Sundays have become “clean-out-the-fridge” days in the Carden house, which leads to some interesting culinary experiments. Yesterday, I jerry-rigged something resembling a gyro using leftovers from a couple of meals: hummus, homemade pita bread, red onions, feta cheese, pot roast, and Cholula Chili Lime sauce. The end product was pretty good, if I say so myself (and granted, these were very small changes in what would have been a standard Mediterranean dish). A few weeks ago, it was shells-and-cheese with a spoonful of Sriracha chili garlic sauce mixed in.

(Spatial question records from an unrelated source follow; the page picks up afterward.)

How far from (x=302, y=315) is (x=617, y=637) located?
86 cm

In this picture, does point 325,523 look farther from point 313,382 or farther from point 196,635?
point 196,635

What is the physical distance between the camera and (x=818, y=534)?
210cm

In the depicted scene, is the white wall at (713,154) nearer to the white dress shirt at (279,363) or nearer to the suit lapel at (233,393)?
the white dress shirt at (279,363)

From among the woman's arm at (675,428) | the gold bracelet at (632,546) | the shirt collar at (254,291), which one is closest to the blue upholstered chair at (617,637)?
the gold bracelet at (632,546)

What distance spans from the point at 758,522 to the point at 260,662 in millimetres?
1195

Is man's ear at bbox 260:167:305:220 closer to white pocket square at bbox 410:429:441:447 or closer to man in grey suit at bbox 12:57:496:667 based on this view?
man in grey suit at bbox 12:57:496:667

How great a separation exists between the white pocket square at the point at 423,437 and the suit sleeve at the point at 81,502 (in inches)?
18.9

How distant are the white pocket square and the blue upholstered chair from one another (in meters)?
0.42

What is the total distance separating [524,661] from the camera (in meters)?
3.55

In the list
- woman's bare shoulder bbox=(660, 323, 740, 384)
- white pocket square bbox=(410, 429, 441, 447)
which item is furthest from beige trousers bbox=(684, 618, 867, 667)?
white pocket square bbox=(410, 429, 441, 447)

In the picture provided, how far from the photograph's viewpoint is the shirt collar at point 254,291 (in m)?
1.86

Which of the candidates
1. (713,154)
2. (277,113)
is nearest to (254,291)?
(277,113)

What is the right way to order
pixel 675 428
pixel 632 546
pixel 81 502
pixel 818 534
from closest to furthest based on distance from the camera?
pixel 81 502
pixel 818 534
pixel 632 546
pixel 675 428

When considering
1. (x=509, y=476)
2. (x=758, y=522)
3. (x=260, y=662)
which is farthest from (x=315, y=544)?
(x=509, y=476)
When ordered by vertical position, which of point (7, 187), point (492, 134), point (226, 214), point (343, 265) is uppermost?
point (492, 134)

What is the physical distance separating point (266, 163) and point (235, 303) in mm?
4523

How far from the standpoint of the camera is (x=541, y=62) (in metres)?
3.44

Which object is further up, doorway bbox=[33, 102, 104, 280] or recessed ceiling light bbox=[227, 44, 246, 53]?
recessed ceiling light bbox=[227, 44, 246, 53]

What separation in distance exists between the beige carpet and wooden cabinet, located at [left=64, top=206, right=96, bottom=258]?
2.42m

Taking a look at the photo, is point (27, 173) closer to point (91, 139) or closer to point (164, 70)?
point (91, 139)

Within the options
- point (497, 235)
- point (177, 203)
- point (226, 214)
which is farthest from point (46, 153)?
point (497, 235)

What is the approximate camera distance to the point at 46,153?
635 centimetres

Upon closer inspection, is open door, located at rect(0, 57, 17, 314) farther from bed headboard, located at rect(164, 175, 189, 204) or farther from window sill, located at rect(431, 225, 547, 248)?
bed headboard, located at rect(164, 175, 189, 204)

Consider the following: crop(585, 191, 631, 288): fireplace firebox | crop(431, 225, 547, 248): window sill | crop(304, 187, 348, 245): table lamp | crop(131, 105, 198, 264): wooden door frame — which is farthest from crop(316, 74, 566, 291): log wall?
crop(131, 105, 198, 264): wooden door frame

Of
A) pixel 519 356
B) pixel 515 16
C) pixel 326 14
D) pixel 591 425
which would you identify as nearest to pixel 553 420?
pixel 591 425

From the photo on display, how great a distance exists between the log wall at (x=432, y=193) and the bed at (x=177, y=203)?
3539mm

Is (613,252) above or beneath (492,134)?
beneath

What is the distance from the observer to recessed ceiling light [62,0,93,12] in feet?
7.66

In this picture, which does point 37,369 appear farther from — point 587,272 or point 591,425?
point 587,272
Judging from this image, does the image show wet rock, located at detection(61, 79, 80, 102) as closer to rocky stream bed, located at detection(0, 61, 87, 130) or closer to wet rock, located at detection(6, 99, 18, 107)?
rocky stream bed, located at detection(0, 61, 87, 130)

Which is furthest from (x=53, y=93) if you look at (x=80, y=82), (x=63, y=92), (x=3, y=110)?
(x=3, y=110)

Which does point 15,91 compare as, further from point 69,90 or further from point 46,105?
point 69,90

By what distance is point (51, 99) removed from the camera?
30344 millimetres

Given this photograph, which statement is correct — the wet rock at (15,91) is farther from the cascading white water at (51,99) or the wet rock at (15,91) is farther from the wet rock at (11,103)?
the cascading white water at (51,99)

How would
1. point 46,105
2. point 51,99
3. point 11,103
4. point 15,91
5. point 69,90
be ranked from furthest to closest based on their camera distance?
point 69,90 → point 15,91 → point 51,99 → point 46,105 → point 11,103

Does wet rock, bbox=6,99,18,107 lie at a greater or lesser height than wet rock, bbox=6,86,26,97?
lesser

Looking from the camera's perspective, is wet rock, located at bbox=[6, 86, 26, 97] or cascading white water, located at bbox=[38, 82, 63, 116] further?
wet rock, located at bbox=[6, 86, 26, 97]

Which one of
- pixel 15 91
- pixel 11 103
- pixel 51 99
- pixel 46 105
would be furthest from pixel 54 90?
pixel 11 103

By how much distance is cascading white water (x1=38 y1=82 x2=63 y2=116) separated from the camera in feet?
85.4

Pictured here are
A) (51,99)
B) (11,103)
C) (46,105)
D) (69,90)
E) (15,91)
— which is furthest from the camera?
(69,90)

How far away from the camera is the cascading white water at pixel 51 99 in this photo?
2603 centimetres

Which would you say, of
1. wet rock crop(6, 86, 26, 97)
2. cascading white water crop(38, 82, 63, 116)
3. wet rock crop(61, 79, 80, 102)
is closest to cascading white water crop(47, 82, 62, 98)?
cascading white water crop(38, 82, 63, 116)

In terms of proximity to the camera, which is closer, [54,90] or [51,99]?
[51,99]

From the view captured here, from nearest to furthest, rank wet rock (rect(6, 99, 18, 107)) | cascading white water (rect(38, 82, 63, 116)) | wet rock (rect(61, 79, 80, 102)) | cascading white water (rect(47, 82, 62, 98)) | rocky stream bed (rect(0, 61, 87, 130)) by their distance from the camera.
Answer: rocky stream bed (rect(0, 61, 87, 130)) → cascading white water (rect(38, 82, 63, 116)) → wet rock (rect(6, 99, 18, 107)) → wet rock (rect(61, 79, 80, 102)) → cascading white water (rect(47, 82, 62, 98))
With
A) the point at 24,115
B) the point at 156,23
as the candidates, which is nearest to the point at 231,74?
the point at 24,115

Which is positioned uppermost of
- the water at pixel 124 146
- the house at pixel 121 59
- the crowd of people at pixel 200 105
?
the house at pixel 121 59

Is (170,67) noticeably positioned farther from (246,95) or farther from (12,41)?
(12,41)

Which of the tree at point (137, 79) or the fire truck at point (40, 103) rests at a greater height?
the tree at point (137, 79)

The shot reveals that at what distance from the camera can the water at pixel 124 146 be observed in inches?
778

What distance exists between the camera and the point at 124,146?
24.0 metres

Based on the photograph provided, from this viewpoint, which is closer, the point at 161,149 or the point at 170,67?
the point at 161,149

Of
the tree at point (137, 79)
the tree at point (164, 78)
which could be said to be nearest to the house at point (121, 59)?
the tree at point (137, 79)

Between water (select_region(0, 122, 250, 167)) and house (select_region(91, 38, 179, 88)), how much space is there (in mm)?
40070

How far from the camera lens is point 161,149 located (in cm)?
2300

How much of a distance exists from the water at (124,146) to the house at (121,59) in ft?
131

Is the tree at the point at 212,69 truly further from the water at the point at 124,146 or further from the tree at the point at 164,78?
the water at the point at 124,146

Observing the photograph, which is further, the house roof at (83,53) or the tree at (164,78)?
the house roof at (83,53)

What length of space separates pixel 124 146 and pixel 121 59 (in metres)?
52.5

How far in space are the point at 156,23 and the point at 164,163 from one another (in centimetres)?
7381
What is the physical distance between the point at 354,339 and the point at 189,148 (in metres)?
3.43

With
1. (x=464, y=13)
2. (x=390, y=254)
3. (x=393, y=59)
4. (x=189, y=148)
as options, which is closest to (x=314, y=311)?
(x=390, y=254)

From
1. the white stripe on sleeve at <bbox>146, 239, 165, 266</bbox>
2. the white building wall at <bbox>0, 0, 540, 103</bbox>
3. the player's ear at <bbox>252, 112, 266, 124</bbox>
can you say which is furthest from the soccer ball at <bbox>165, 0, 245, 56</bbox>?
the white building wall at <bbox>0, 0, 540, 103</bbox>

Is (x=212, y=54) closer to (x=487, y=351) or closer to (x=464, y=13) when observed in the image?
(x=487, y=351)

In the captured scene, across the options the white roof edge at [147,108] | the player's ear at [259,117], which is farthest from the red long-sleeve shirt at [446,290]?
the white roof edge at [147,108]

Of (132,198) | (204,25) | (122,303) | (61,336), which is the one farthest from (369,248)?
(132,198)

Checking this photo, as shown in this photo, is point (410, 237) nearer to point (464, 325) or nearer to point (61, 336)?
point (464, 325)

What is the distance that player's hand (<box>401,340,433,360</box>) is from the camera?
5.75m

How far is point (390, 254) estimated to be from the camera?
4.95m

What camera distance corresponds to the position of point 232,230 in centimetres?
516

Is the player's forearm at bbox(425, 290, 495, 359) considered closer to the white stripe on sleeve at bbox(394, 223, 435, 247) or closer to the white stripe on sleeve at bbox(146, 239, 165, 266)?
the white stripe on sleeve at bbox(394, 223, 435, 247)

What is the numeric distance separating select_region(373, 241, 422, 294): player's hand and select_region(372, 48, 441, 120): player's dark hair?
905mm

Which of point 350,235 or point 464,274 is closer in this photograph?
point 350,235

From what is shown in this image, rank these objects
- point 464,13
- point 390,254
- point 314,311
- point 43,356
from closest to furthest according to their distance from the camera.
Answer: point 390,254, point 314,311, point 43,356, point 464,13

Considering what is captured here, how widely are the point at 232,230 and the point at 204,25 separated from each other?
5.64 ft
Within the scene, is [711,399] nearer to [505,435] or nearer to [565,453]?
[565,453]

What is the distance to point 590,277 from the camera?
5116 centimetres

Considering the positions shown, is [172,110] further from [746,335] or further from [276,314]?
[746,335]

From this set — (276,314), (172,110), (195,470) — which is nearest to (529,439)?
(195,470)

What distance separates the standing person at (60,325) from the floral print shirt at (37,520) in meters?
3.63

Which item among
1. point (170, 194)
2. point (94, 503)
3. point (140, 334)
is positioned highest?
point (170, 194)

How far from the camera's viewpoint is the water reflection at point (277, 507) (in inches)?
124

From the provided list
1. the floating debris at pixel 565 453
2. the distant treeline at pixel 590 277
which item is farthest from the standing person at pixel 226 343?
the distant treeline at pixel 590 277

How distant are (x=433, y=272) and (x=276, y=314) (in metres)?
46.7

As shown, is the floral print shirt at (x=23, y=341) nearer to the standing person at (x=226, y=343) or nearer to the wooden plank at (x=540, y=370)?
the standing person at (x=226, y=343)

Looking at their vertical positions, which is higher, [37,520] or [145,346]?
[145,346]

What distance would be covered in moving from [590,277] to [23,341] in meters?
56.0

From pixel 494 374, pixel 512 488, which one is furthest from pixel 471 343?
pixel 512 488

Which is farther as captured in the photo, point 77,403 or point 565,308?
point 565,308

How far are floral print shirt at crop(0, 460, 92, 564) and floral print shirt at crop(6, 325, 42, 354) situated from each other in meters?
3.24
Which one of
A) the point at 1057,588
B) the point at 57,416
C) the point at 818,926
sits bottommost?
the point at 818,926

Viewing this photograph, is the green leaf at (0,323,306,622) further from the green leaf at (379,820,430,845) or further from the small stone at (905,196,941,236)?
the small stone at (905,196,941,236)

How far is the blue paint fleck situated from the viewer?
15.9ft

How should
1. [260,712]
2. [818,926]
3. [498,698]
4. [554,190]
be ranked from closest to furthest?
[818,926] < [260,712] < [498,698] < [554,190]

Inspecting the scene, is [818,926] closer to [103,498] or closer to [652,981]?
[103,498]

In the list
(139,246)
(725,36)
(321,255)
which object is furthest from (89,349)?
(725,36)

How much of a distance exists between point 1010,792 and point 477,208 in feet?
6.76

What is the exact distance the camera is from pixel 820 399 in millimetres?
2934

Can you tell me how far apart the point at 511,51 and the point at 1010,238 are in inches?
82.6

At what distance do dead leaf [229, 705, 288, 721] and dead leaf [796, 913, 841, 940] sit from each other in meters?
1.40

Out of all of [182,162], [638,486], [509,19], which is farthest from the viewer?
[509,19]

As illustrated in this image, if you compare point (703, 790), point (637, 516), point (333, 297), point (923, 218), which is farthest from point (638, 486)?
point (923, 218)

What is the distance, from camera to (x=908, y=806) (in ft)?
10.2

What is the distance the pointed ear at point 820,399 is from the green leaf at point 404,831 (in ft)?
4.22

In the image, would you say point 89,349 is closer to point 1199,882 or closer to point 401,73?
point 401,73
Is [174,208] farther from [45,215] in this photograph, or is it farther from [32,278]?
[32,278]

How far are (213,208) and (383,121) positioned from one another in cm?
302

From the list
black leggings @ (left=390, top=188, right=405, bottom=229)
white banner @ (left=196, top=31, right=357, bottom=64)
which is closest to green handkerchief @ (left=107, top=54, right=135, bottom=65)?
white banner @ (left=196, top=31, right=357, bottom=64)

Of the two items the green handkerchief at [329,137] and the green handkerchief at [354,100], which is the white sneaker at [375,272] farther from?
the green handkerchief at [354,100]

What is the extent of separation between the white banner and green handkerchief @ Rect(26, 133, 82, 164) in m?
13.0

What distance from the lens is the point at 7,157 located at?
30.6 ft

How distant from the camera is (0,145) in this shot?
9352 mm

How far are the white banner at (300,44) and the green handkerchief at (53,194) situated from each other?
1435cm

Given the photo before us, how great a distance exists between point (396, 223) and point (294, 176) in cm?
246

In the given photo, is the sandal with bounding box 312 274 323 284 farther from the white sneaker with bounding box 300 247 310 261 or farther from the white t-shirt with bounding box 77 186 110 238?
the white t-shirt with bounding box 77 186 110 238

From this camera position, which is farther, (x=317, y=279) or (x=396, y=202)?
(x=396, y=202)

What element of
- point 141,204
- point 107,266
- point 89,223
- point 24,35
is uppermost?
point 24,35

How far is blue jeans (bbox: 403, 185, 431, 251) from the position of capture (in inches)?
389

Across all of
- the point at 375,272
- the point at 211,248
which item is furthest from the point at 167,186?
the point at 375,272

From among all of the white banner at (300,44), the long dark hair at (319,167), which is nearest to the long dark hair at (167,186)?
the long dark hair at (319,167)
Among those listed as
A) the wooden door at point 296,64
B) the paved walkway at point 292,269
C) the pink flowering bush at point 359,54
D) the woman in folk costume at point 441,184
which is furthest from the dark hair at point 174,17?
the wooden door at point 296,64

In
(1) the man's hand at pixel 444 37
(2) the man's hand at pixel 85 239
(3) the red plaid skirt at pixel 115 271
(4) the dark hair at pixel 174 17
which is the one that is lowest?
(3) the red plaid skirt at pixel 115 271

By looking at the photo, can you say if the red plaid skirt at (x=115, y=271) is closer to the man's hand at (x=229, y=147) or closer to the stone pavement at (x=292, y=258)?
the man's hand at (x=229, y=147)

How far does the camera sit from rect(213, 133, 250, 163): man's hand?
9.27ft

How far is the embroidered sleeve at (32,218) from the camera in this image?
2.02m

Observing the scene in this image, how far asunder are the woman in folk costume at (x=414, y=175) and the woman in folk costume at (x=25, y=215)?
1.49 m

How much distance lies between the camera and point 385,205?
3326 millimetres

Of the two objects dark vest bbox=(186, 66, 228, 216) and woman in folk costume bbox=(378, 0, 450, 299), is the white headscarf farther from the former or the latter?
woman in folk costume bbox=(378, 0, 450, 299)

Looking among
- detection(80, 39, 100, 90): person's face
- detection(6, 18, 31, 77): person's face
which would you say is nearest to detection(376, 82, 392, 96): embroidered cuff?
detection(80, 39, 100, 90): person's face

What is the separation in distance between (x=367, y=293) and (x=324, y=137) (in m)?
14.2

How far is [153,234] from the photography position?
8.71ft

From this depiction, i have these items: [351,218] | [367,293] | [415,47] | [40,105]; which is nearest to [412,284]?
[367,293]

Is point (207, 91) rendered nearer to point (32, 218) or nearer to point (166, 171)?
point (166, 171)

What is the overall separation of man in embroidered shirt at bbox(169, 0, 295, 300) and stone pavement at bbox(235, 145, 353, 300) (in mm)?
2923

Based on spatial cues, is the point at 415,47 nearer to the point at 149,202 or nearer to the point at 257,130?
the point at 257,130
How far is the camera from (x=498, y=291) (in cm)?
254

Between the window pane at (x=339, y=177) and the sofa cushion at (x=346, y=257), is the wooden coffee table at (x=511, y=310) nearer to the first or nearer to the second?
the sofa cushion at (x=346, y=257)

These little experiments give me an opportunity to reflect on freedom, social cooperation, and experimentation. As Leonard E. Read discussed in his classic essay I, Pencil, no single person on Earth knows how to make something as simple as a pencil. Similarly, beginning from the elements of the Earth, I don’t know how to make the lunch I had yesterday or the peanut butter and jelly sandwich I just finished. Trying to feed myself without access to the extended order of social cooperation would be a recipe for abject poverty if not early death. Daily, I am able to harness the expertise of millions upon millions of strangers, each of whom seeks only to achieve his or her own goals but in the process is led by an invisible hand to help me achieve mine.
Market institutions enable people to look for solutions to problems. One of the perceived failings of economics is that it can’t tell everyone in advance how (or whether) a particular program or scheme will work because the information is generated by the market process itself (here’s James Buchanan with more). As I discussed in this article, the market is a process of trial and error in which profits and losses tell people whether they are choosing wisely or choosing poorly. Voluntary cooperation with all it entails enables a process of social learning that can’t take place when there is central planning or involuntary cooperation (see Emily Chamlee-Wright’s work for more).
It astounds me to think about how much richer my own life is because I have access to market institutions, distorted and hampered though they might be. It saddens me to think about how many people’s lives are impoverished because they don’t have access to market institutions. It boggles my mind–and fills me with hope–when I think about what people could accomplish through voluntary cooperation if only they were allowed to do so.
FTC-mandated disclosure: I received no valuable consideration from the companies or scholars mentioned in this blog post.